We did a 1031 exchange when we sold our old rental home in 2014. This deferred the capital gain tax until we sell the acquired duplex. To get back a portion of the capital gain exclusion, we’d need to keep the duplex as a rental for 2 years and then make it our primary residence for at least 5 years.
This whole thing can get complicated very quickly and will require its own big article. Suffice to say, you need to talk to a good tax accountant when you sell a rental (and a big bottle of Advil.)
Real estate price could go down – I’m sure we all know this after the last housing bubble burst. Zillow shows that our home price peaked in 2007 and only recovered recently. Theoretically, we could have sold the old home in 2007 and get the same price as what we got in 2014.
If I had a crystal ball, I would have sold the home outright and buy a new rental property at the bottom of the market. In reality, I don’t like have a big chuck of cash in my saving account so I would have invested it in the stock market which also took a big tumble in that time frame. Anyway, real estate price can and will drop. I still believe it’s a guarantee win over the long term, though.
Harder to get a mortgage – Unless your income is strong, it could be more difficult to get a mortgage for a new home while carrying a mortgage for the old home. You don’t have proven rental income from the old home yet so some banks don’t take the rental income into consideration when they look at your mortgage application. Actually, the rules change all the time so I’m not sure if it’s different now. Our income was very good in 2007 so it wasn’t a problem for us.
Would you rent out your old home?
Would I rent out our old home if I could do it over again? Absolutely! I wanted to gain some experience as a landlord and this is the easiest way to do it. If I hadn’t rented out our old home, I don’t know if I would have the gut to jump into a new rental property. The experience was invaluable. I strongly believe that rental property is a great way to build your wealth over time and I’d hate to miss out on that. I don’t have a crystal ball so I still don’t know how to time the market.

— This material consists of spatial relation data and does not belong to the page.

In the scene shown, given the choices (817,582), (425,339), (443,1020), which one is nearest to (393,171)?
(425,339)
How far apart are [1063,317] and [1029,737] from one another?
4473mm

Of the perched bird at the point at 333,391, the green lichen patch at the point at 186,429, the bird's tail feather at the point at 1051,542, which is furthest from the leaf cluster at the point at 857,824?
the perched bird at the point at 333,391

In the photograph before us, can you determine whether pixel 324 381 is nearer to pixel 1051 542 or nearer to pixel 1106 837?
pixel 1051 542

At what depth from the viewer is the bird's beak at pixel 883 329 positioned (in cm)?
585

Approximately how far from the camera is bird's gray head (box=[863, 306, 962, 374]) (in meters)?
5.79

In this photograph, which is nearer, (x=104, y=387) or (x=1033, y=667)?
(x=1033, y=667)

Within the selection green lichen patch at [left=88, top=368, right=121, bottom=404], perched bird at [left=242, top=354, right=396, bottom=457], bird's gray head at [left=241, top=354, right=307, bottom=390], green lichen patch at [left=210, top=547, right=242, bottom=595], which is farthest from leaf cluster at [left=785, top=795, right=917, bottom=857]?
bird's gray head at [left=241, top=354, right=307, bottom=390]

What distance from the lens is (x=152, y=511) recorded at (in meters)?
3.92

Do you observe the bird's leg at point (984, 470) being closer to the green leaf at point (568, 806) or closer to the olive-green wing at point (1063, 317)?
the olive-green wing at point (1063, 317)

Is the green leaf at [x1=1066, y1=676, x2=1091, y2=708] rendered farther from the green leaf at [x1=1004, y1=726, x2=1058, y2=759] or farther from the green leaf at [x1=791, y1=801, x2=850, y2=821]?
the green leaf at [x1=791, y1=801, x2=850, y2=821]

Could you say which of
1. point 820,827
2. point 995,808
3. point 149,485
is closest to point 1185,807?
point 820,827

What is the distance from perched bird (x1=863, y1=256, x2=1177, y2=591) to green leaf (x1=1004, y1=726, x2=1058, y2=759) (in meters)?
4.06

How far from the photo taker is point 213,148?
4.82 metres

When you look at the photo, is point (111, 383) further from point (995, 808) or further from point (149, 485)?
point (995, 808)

There are quite a few disadvantages to renting out your old home, but I still urge you to consider it if financial independence is your goal. You can always sell it within 3 years of converting it to a rental and get the capital gain tax exclusion. Two of the last five years as a primary residence mean it can be any two years.
Would you rent out your old home when you move? If you’ve already done it, do you think it was the right choice?